For the patient-derived xenograft (PDX) model, primary ETP-ALL cells were injected IV in NOD/scid IL2RGnull mice and propagated for 7 to 8 subsequent generations. ETP-ALL cells were then reinjected in NOD/scid IL2RGnull mice, which were either treated with protein expression blocker (PEBL)-CAR T cells or left untreated. Peripheral blood and tissues were monitored for the presence of ALL cells by flow cytometry.^19,26  After treatment with red blood cell lysing buffer (Sigma-Aldrich), cells were stained with anti-mouse CD45-PE-cyanine 7 (30-F11, BioLegend), as well as anti-human CD45-APC-H7 (2D1), CD7-PE (M-T701), CD3 APC (SK7), CD34-peridinin chlorophyll protein (8G12) (all from BD Biosciences), and CD33-Brilliant Violet 421 (WM53, BioLegend). Cells were analyzed with a Fortessa flow cytometer using Diva and FlowJo software.

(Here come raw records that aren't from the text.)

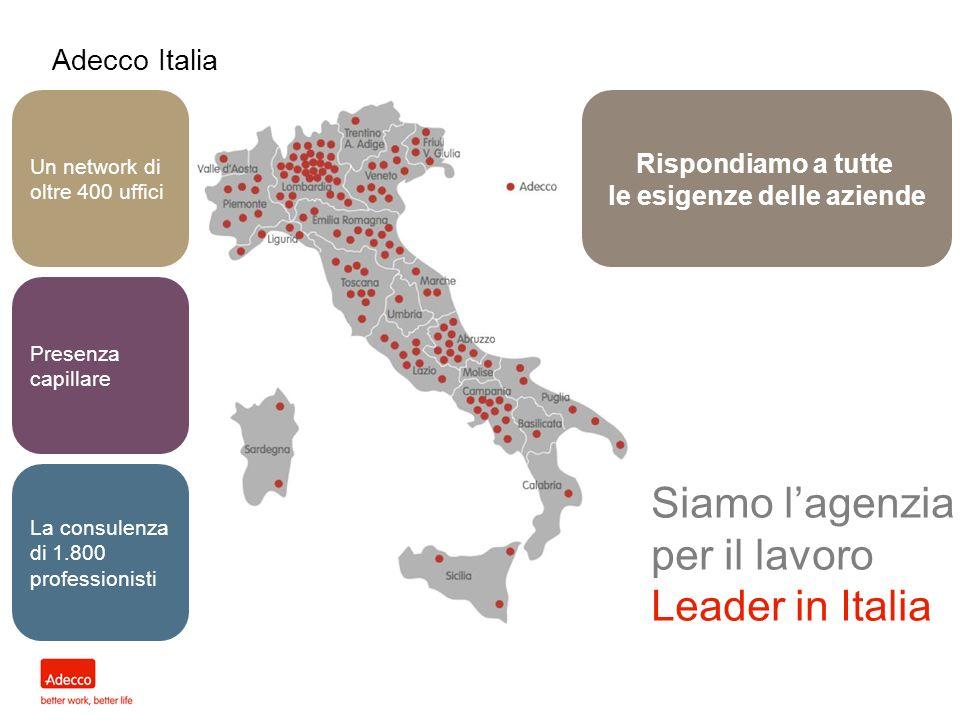 Un network di oltre 400 uffici Presenza capillare La consulenza di 1.800 professionisti Rispondiamo a tutte le esigenze delle aziende Adecco Italia Si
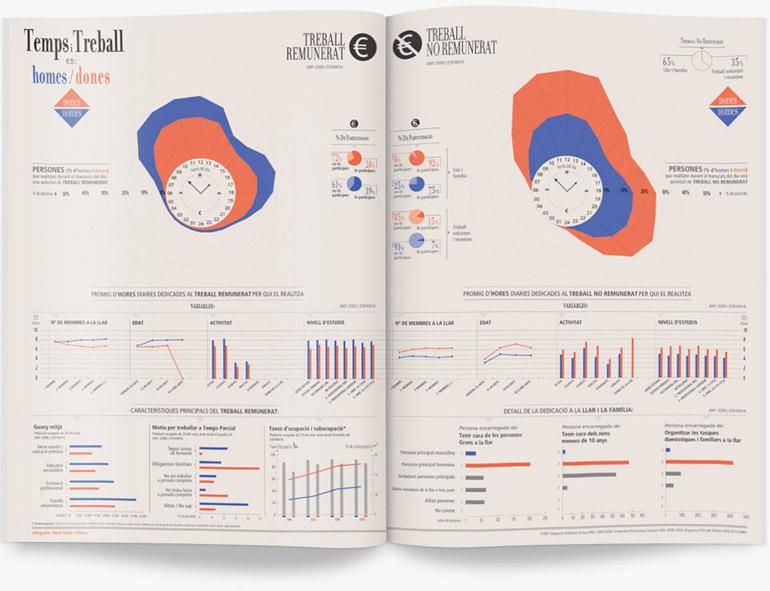 infografia_hores_dones_homes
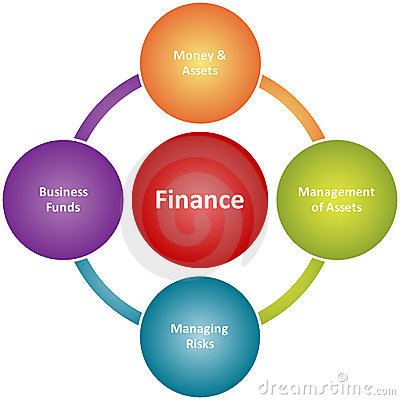 Finance duties business diagram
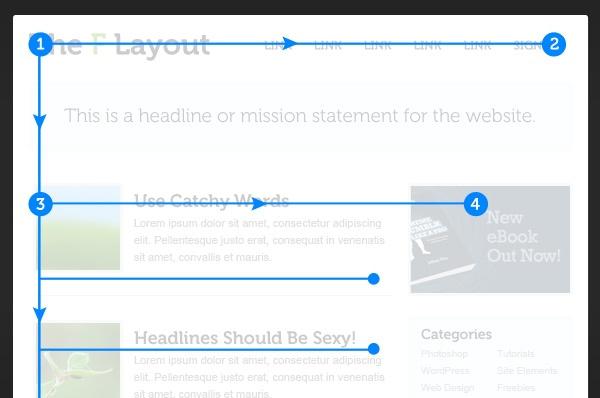 design-sito-lead-generation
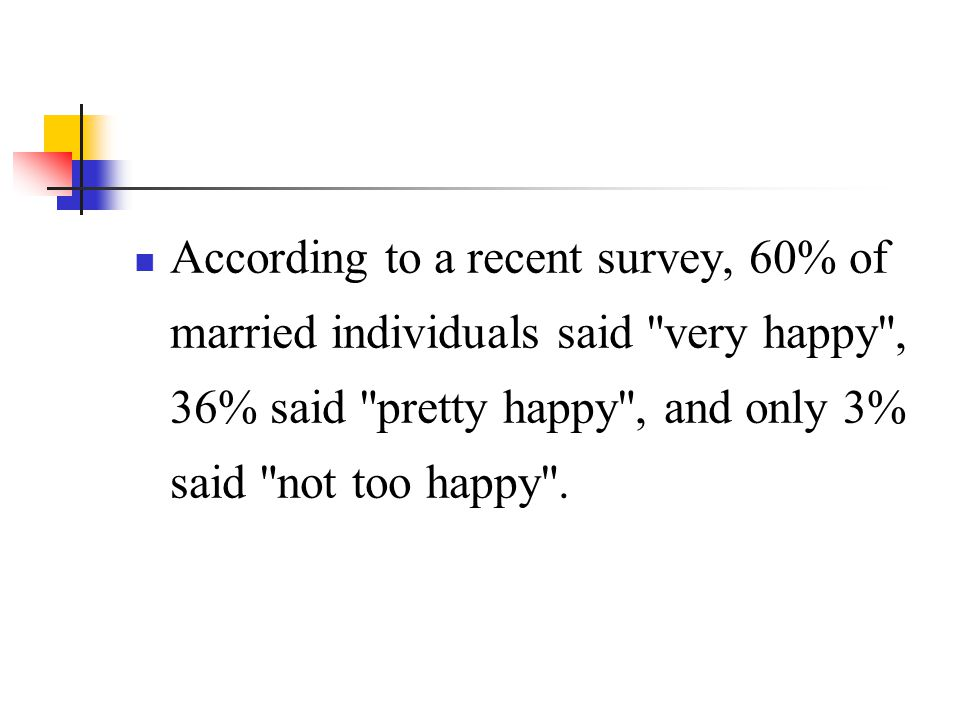 According to a recent survey, 60% of married individuals said very happy , 36% said pretty happy , and only 3% said not too happy .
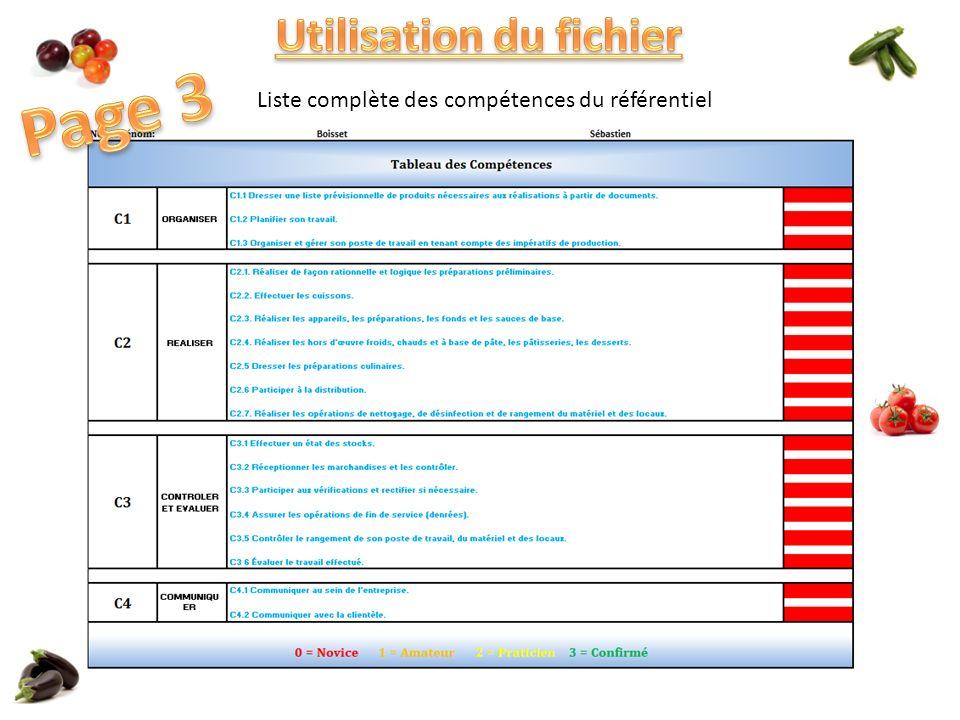 Le tableau de bord « suivi des modules, compétences et axes de progrès »»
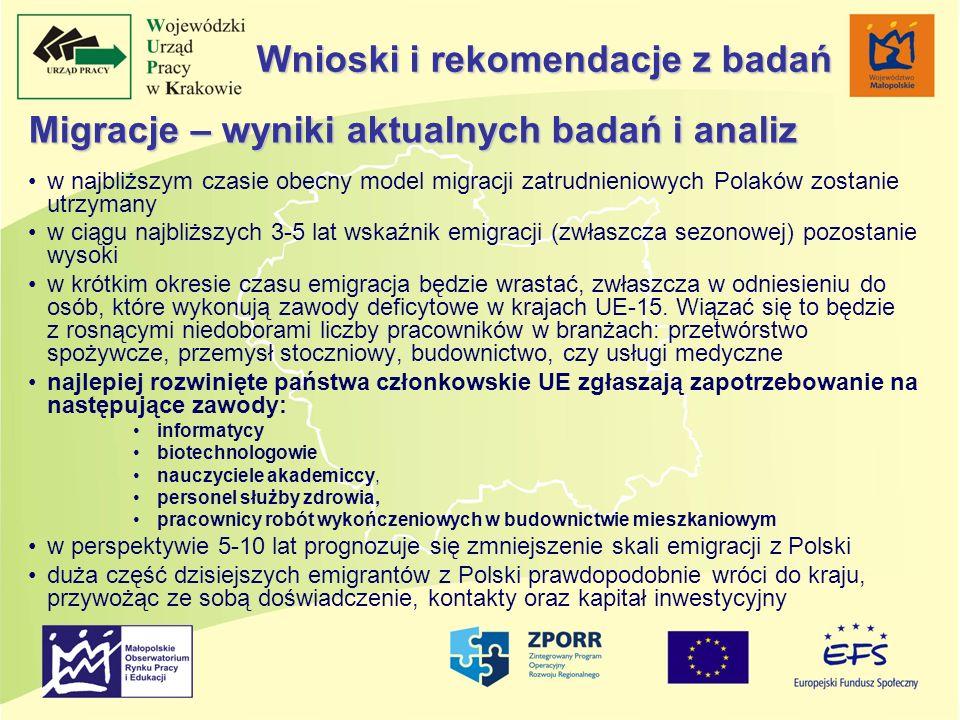 Wnioski i rekomendacje z badań Migracje – wyniki aktualnych badań i analiz w najbliższym czasie obecny model migracji zatrudnieniowych Polaków zostani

In leukemic cells from diagnostic bone marrow samples obtained from 49 patients with T-ALL (including 14 patients with ETP-ALL), the median percentage of CD7 expression was >99% (range, 79% to >99%). In only 3 cases (6.1%), CD7 was <99%: 98% in 2 cases and 79% in 1 case (Figure 1A). High CD7 expression was also observed in samples collected from 14 patients with relapsed T-ALL (Figure 1A). Mean fluorescence intensity (MFI) of CD7 in leukemic cells at diagnosis or relapse consistently exceeded that measured in residual normal T cells in the same samples. The median MFI was 20 617 (range, 4105-66 674) in T-ALL cells vs 3032 (range, 1301-9582) in normal T cells (n = 19; P < .0001) (Figure 1B).

To determine whether chemotherapy affected CD7 expression, we examined bone marrow samples collected during therapy that contained minimal residual disease (MRD). In all 54 samples (from 21 patients), >99% of residual leukemic cells were CD7⁺ (Figure 1A). In 18 patients, we monitored CD7 levels during the course of the disease. As shown in Fig. 1C-D, CD7 remained high during therapy. These results validate CD7 as a target for CAR T-cell therapy in T-ALL.

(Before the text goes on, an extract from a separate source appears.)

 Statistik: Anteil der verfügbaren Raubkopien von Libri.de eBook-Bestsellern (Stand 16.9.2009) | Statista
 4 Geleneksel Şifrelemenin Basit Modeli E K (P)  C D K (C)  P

To target CD7, we designed an anti-CD7 CAR composed of the scFv of the anti-CD7 antibody TH69 joined to the signaling domains of 4-1BB (CD137) and CD3ζ via the hinge and transmembrane domain of CD8α (Figure 2A). Retroviral transduction of this construct in Jurkat cells resulted in high expression of anti-CD7 CAR (Figure 2B), which appeared as monomer, dimer, and oligomer by western blotting (Figure 2C).

To confirm that the TH69 scFv could bind CD7, we produced it in soluble form and tested it on CD7⁺ MOLT-4 and CD7^– OP-1 cells; MOLT-4 cells were labeled, whereas OP-1 cells were not (supplemental Figure 1A). In addition, staining with an anti-CD7 monoclonal antibody was significantly reduced when MOLT-4 cells were preincubated with the anti-CD7 scFv supernatant; CD7 MFI ± standard deviation (SD) went from 31 730 ± 1144 to 5987 ± 241 (n = 3). Jurkat cells expressing an anti-CD7 CAR formed aggregates with CD7⁺ MOLT-4 cells, whereas those transduced with GFP only or an anti-CD19 CAR did not; conversely, the anti-CD19 CAR induced cell aggregation with CD19⁺ OP-1 cells, whereas the anti-CD7 CAR did not (supplemental Figure 1B). Preincubation of MOLT-4 or CCRF-CEM with the soluble anti-CD7 scFv prevented the formation of aggregates (supplemental Figure 1C).

To determine whether the anti-CD7 CAR was functional, we measured levels of the activation markers CD25 and CD69 in Jurkat cells after 24-hour coculture with MOLT4. There was a clear upregulation of both activation markers in cells expressing the anti-CD7 CAR (Figure 2D-E). In sum, the anti-CD7–41BB-CD3ζ CAR can bind to its cognate antigen and transduces activation signals on ligation.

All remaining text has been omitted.